= YOUR GOAL =
Rewrite the material as a numbered list without blank lines, starting from the line containing "Halloween Promotional Novelty" and ending with the line containing "Captura de pantalla", both included, and leaving out every other line.

= PROVIDED RECORDS =
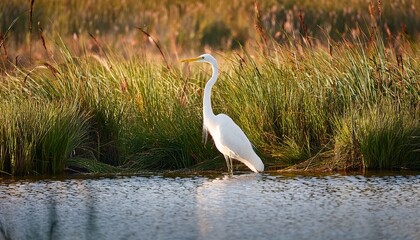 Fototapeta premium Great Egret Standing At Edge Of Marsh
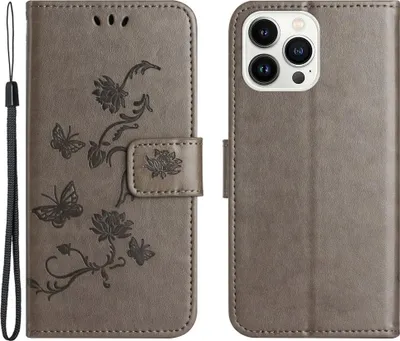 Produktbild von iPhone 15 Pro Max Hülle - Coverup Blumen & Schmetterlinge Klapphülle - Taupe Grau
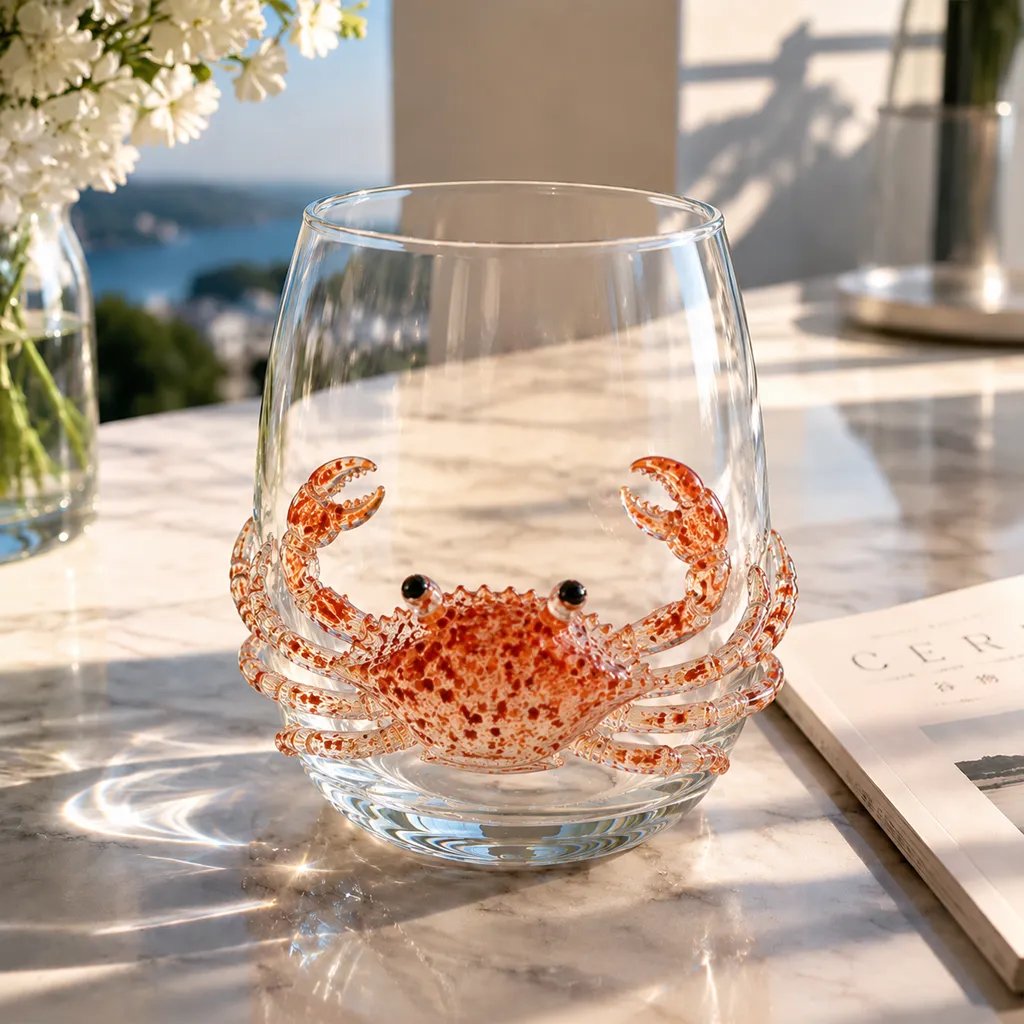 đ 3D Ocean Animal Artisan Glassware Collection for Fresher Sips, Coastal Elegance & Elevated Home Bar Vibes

...

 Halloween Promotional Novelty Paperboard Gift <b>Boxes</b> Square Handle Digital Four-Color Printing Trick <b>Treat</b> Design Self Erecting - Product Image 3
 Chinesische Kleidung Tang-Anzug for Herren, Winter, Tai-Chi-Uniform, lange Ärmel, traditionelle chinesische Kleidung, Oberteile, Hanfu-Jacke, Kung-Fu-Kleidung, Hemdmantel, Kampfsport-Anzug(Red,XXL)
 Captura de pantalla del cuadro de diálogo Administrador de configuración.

---

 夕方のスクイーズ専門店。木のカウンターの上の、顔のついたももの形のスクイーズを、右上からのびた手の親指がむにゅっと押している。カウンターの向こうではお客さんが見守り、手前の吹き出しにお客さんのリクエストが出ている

= RESULT =
1.  Halloween Promotional Novelty Paperboard Gift <b>Boxes</b> Square Handle Digital Four-Color Printing Trick <b>Treat</b> Design Self Erecting - Product Image 3
2.  Chinesische Kleidung Tang-Anzug for Herren, Winter, Tai-Chi-Uniform, lange Ärmel, traditionelle chinesische Kleidung, Oberteile, Hanfu-Jacke, Kung-Fu-Kleidung, Hemdmantel, Kampfsport-Anzug(Red,XXL)
3.  Captura de pantalla del cuadro de diálogo Administrador de configuración.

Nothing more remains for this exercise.